Ghazal 352x, Verse 1

{352x,1}*

raftaar se shiiraazah-e ajzaa-e qadam baa;Ndh
ai aabile ma;hmil pa))e .sa;hraa-e ((adam baa;Ndh

1) through movement, tie the binding-thread of the parts/'signatures' of the footsteps
2) oh blister, {prepare to travel / 'bind on a camel-litter'} toward the desert of nonexistence

Notes:

raftaar : 'Going, motion, walk, gait, pace; procedure, manner of proceeding'. (Platts p.595)

Asi:

Oh blister, 'bind on a camel-litter' for the desert of nonexistence, and prepare to move along. And through this movement, tie a binding-thread on the parts/signatures of the footsteps. That is, having tied the binding-thread of the parts/signatures of the footsteps, arrive at nonexistence. To call the blister a 'camel-litter' is extremely subtle/enjoyable, because in shape a blister is similar to a camel-litter.

== Asi, p. 206

Zamin:

Footprints are scattered and distant; for this reason he has called them 'parts'. Movement is ongoing and continuous; for this reason he has turned it into a binding-thread for the 'signatures' of the footsteps. Now from these signatures or pages of the footsteps a bound divan has been made. That is, the traveler has arrived at the destination! But this movement was not the movement of a traveler on foot; rather, he traversed the road while seated in the camel-litter of a foot-blister. Now the question is, seated in the camel-litter of the foot-blister, where did he go? Nowhere (because the blister itself prevents movement). And when he went 'nowhere', then this 'nowhere' became the desert of nonexistence.

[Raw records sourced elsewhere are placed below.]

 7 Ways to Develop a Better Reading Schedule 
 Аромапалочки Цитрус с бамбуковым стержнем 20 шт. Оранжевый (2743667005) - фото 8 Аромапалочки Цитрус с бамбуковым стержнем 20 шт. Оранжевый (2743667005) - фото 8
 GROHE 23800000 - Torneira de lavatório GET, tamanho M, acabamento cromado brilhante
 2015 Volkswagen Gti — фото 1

The gist is, 'If only there would be such a crowd of blisters that we would be slain by them!' Why is there this desire? Because he's become vexed/disgusted with desert-wandering. The desert-wandering is revealed through the blister.

== Zamin, p. 309

Gyan Chand:

By putting a string through different signatures, they are threaded together and bound. When moving along the road, with each footstep the movement is, so to speak, a binding-thread of them all. In the verse he's advised that one should keep moving, even if blisters would befall the foot. Keep moving to such an extent that you would arrive in the desert of nonexistence. ma;hmil baa;Ndhnaa = to resolve to make a journey. The blister keeps one away from movement and travel, but here it itself has a resemblance to a camel-litter.

== Gyan Chand, p. 318

FWP:

SETS == GROTESQUERIE; IDIOMS
DESERT: {3,1}
EXISTENCE/NONEXISTENCE: {5,3}
GRANDIOSITY: {5,3}

For more on Ghalib's unpublished verses, see the discussion in {4,8x}. See also the overview index.

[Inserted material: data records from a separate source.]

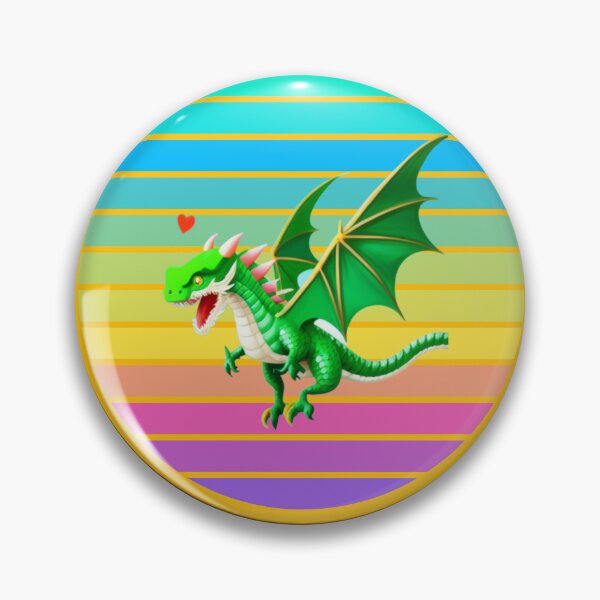 Item preview, Raging Green Dragon is Waiting to Fly Because Adventure is Calling designed and sold by HanaiPrint.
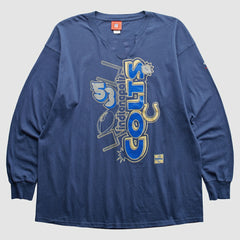 Indianapolis Colts NFL 2000s T-Shirt Blue Vintage | Fanatics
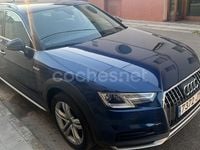Usado Audi A4 Allroad 163 CV (119 kW) 2017 Azul Familiar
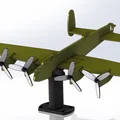 Mô hình máy bay ném bom WW2 Avro Lancaster - Thumbnail 1
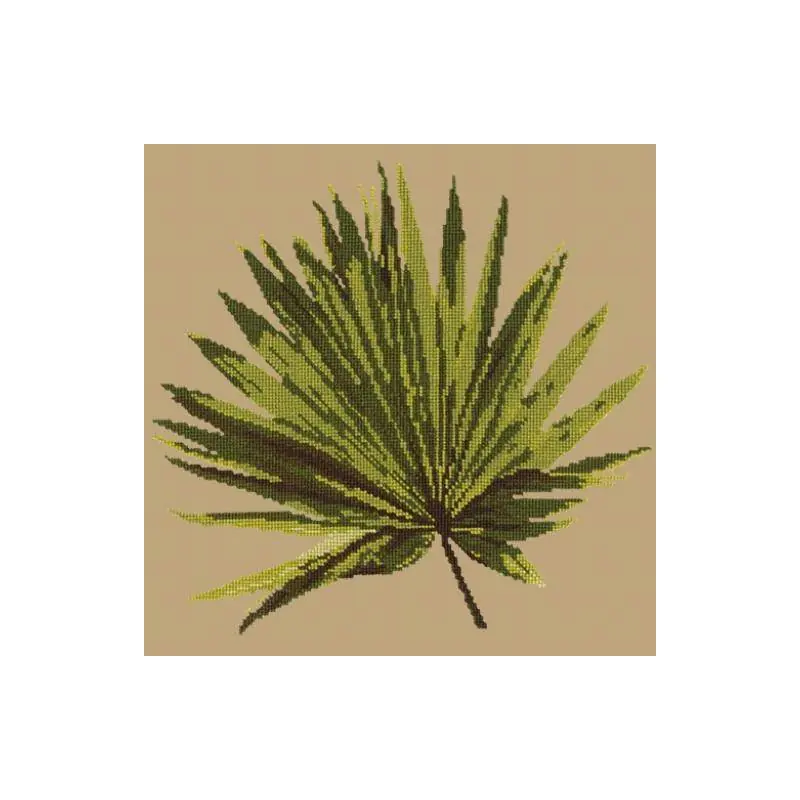 Tra i più amati | Elizabeth Bradley, Tropicals, FAN PALM LEAF - 16x16 pollici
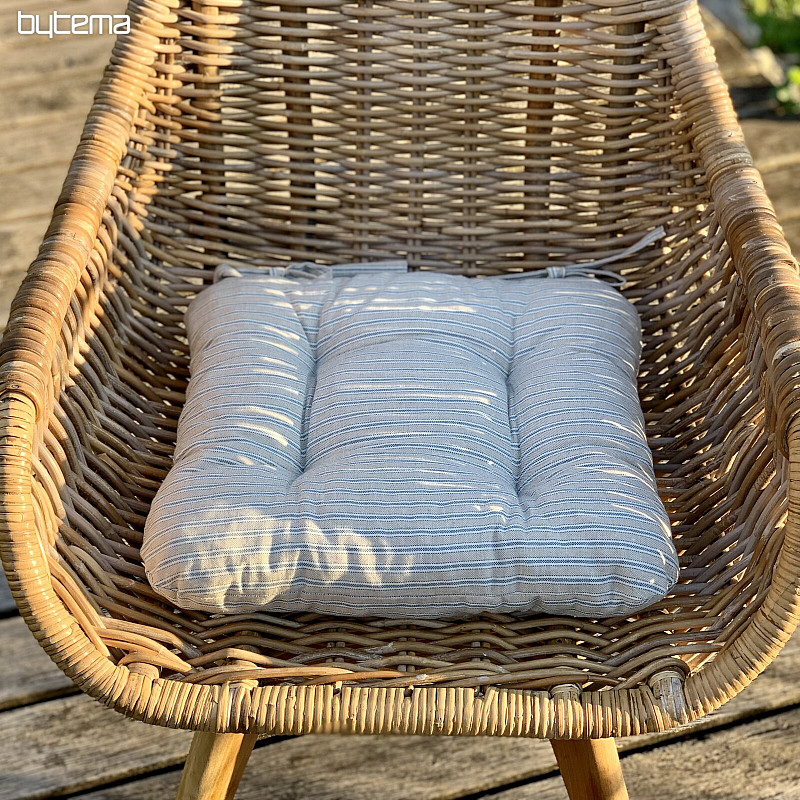 SEATS IRIS STRIPE BLUE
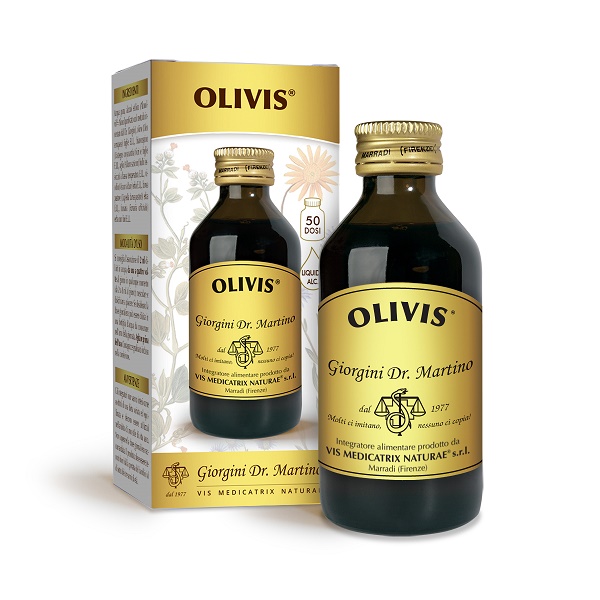 OLIVIS LIQUIDO ALCOOLICO 100 ML - Farmadott.it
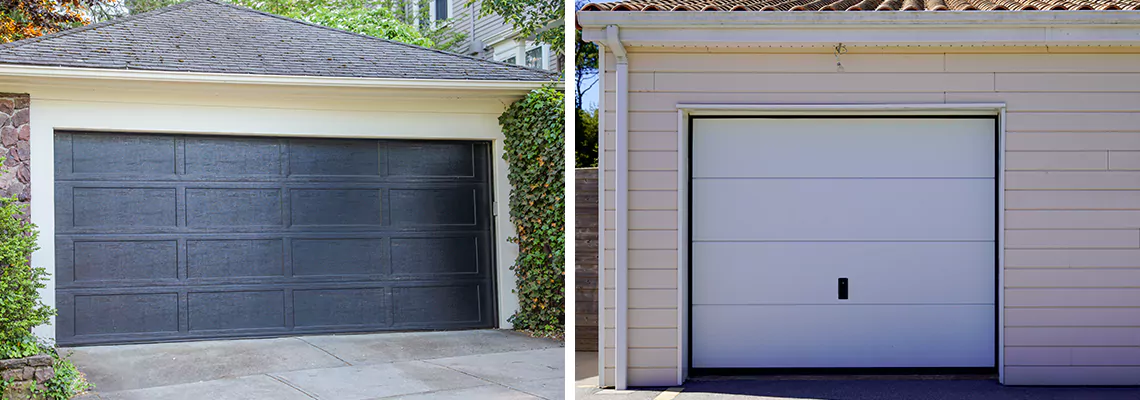 Custom Wooden Garage Doors Repair in Glendale Heights, Illinois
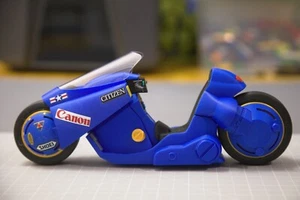 Akira Bike Motorcycle Display Model 10in. (CARTOON BLUE) - Picture 1 of 13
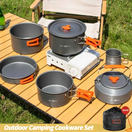 Campinggeschirr-Set – Bild 1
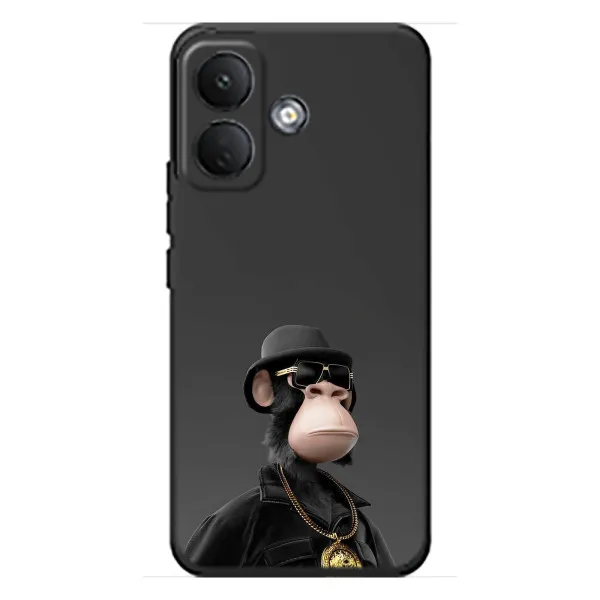 Чохол з принтом «Мавпа NFT» для Xiaomi Poco X8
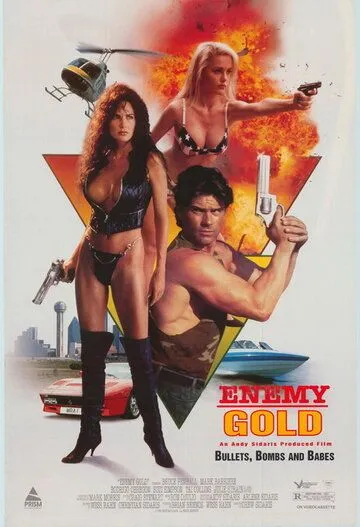 Враждебное золото / Enemy Gold (1993) фильм скачать через торрент в хорошем качестве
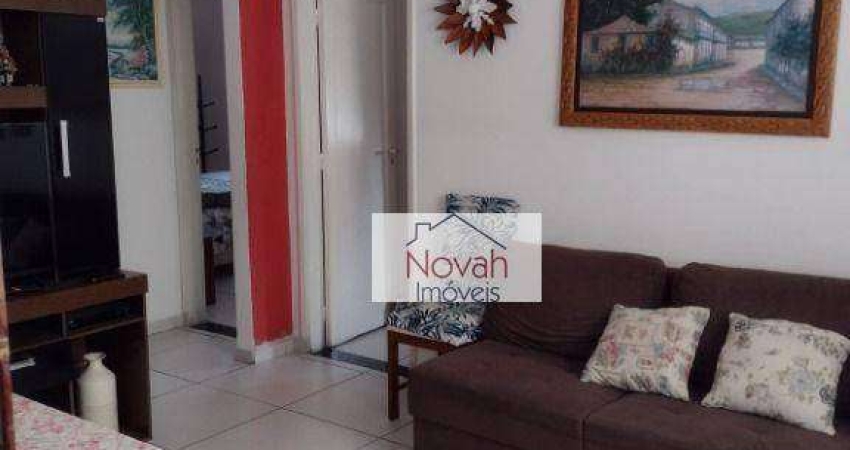Apartamento à venda, 72 m² por R$ 260.000,00 - Centro - São Vicente/SP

On the shiiraazah and bookbinding technology, see {10,12}. On the nature of a ma;hmil , see {147,7x}.

The two lines share a concern with movement, and with imagery related to feet. 'Bind the footsteps together through linear movement' is the thrust of the first line; although the bookbinding imagery is farfetched (really footsteps don't at all resemble the signatures of a book, and the process of walking doesn't resemble the process of bookbinding), the general thrust is clear enough.

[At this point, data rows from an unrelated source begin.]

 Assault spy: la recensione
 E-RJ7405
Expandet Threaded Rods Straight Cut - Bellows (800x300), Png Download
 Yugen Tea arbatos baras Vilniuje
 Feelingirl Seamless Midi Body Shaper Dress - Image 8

The second line commands the addressee to 'bind on a camel-litter'; fortunately, Gyan Chand makes it clear that ma;hmil baa;Ndhnaa is, idiomatically, 'to resolve to make a journey'. The verse clearly invokes this idiomatic meaning. According to the commentators, it also invokes the literal meaning, because a blister has the same shape as a camel-litter. This claim may be dubious-- in {147,7x}, I've tried to figure out what form a ma;hmil might have taken-- but the commentators unanimously insist on it, and it has its own peculiar charm. Zamin even explicitly imagines the speaker as 'seated in the camel-litter of the foot-blister'.

Then to top it all off, the part that truly radiates weirdness is that the blister itself is the addressee of the verse. What can it mean to personify (?) a blister? And then, to give the blister commands? This has to count as a bizarre and even grotesque vision. But there's an undoubtedly grandiose quality to it too, for the blister is commanded to prepare to travel to the 'desert of nonexistence', and 'nonexistence' is for Ghalib a familiar domain-- in {5,3}, he even claims to be already beyond it.

And how does all this come together? According to Zamin, the upshot is that the speaker ends up going nowhere, and 'nowhere' is itself the 'desert of nonexistence'. (This is a clever and amusing twist.) According to Gyan Chand, the point is that speaker advises himself to keep constantly moving. According to me, the sheer, wild, playful extravagance, the effrontery, is what makes the verse delightful.

Another verse that combines ma;hmil baa;Ndhnaa with blisters: {259x,1}.